When the Vector overeaches its capacity, it will allocate a new chunk of memory on the heap using malloc, copying the old values to the new memory, and then update the pointer to the new memory location.

  • Strings are similar to Vectors, but they are stored on the Heap as a sequence of UTF-8 encoded bytes and as a result, you cannot access individual characters using indexing. To access characters in a String reliably, use substring slicing &[..] to return a &str. A &str is stored on the stack and has a static lifetime, meaning it will persist throughout the entire lifetime of the program.
  • Struct comes in three forms: Struct with named fields, tuple-like Struct, and unit-like Struct. Tuple-like and named-field Structs behave similarly to a Tuple, but they provide more meaningful information, making your code more organized. Unit-like Structs do not hold any data and are useful for categorizing without using memory.
  • The Enum type has fields known as variants. If a variant doesn't hold any data, it is stored in the stack as a sequence of integers starting from 0. Enums with variant data have their size defined by the largest variant, and this size is used for all variants. To minimize memory usage, you can wrap the largest variant in a Box<T>, which acts as a buffer to stream data from the Heap to the Stack. The Option Enum benefits from using Box<T> as None is stored as 0 and Some points to the data, without integer tags, making it more memory efficient.
  • The Reference type is a pointer (8 or 4 bytes, depending on the operating system) to a type that is allocated either on the Stack or the Heap memory region. It is stored on the Stack and is represented by the &T syntax. It only borrows data and never owns it like smart pointers do.
  • The Slice type is a view of an Array or Vector that can only be read. It acts like a pointer, but unlike a raw pointer, it has an associated length and is represented by the syntax &[T]. Strings can also be sliced using the Slice type, becoming a String Slice or &str, and stored on the Stack.
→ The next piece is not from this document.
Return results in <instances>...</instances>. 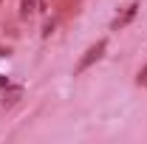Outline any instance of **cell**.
<instances>
[{"instance_id":"1","label":"cell","mask_w":147,"mask_h":144,"mask_svg":"<svg viewBox=\"0 0 147 144\" xmlns=\"http://www.w3.org/2000/svg\"><path fill=\"white\" fill-rule=\"evenodd\" d=\"M105 48H108V40H99V42H93L91 48L82 54V59L76 62V73H85L91 65H96V62L102 59V54H105Z\"/></svg>"},{"instance_id":"2","label":"cell","mask_w":147,"mask_h":144,"mask_svg":"<svg viewBox=\"0 0 147 144\" xmlns=\"http://www.w3.org/2000/svg\"><path fill=\"white\" fill-rule=\"evenodd\" d=\"M139 9H142V6H139L136 0H133V3H127V6H125V9H122V11H119V14L113 17V23H110V31H122V28H127L130 23L136 20Z\"/></svg>"},{"instance_id":"3","label":"cell","mask_w":147,"mask_h":144,"mask_svg":"<svg viewBox=\"0 0 147 144\" xmlns=\"http://www.w3.org/2000/svg\"><path fill=\"white\" fill-rule=\"evenodd\" d=\"M23 99V85H3V105H17Z\"/></svg>"},{"instance_id":"4","label":"cell","mask_w":147,"mask_h":144,"mask_svg":"<svg viewBox=\"0 0 147 144\" xmlns=\"http://www.w3.org/2000/svg\"><path fill=\"white\" fill-rule=\"evenodd\" d=\"M37 6H40V0H20V14L23 17H31L37 11Z\"/></svg>"},{"instance_id":"5","label":"cell","mask_w":147,"mask_h":144,"mask_svg":"<svg viewBox=\"0 0 147 144\" xmlns=\"http://www.w3.org/2000/svg\"><path fill=\"white\" fill-rule=\"evenodd\" d=\"M136 85H139V88H147V65L139 71V76H136Z\"/></svg>"}]
</instances>
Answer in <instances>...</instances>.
  • Box<T> is a smart pointer that stores data on the heap memory region and provides ownership of the data it points to. It's memory efficient and especially useful for storing recursive types (unknown at compile time) because it only needs a single pointer on the stack. Box<T> can be either mutable or immutable.
  • Rc<T> (Reference Counting) is a single-thread smart pointer that provides shared ownership (multiple immutable references) of the same value on the heap. It increases the reference count of the data it points to when clone() is called, and decreases the count when all references go out of scope. Rc<T> does not deep copy values when clone() is called, making it faster than other types that use the clone() method.
  • RefCell<T> is a single-thread smart pointer that provides mutability of the data it points to, while still enforcing borrowing rules at runtime. RefCell<T> uses runtime analysis to enforce the rules and therefore it is not thread-safe. It is used to bypass the compile-time enforcement of borrowing rules, but it should only be used when you are confident that the code does not break the program. RefCell<T> is commonly used in combination with another smart pointer like Rc<T>.
  • Arc<T> (Atomic Reference Counting) is a smart pointer that provides shared ownership of the same value, allowing multiple references to the data to be used across multiple threads. Arc<T> does not allow mutability by default, but it can be enabled by wrapping the data in a Mutex. To write to the data, it needs to be locked using Mutex::lock() and unlocked using Mutex::unlock(). Sharing ownership across multiple threads involves performance penalties, and it is not recommended to use Arc<T> unless there is a specific need for it.
  • Trait Objects are references to a trait type that are often found inside smart pointers and have syntax like &mut dyn Trait. The dyn keyword indicates that the size of the object is dynamic. Trait Objects act like fat pointers, and they have two machine words: a data pointer and a virtual table (or vtable) that contains the methods for the trait.